Travail demandé
Disposez en tableau Markdown, avec les colonnes « N° » et « Ligne », les lignes des données ci-dessous, en commençant par celle qui contient « head (in metres)? » et en poursuivant jusqu'à la fin des données. Omettez les lignes vides.

Données recueillies
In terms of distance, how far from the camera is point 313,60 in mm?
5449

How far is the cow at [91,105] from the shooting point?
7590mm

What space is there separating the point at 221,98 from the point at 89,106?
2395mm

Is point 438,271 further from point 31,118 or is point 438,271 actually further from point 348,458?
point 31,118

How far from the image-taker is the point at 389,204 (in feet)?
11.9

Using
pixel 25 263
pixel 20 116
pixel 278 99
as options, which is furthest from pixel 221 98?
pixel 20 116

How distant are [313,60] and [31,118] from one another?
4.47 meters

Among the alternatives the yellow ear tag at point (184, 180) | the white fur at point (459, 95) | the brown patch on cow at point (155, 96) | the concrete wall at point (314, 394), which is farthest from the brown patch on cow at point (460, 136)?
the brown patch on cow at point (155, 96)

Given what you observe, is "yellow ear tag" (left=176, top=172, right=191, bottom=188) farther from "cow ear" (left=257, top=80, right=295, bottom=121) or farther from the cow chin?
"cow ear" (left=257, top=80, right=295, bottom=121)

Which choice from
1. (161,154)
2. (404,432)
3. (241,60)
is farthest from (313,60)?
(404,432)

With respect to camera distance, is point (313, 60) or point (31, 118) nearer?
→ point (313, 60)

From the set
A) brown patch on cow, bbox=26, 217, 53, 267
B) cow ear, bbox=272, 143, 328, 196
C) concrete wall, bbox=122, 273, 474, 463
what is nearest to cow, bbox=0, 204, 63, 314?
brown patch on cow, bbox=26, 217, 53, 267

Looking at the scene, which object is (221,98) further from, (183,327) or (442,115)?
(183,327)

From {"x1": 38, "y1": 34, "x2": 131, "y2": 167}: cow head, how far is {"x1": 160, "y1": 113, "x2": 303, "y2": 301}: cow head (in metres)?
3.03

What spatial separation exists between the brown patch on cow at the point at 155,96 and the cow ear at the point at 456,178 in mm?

Réponse complète
| N° | Ligne |
|---|---|
| 1 | From {"x1": 38, "y1": 34, "x2": 131, "y2": 167}: cow head, how far is {"x1": 160, "y1": 113, "x2": 303, "y2": 301}: cow head (in metres)? |
| 2 | 3.03 |
| 3 | What spatial separation exists between the brown patch on cow at the point at 155,96 and the cow ear at the point at 456,178 in mm? |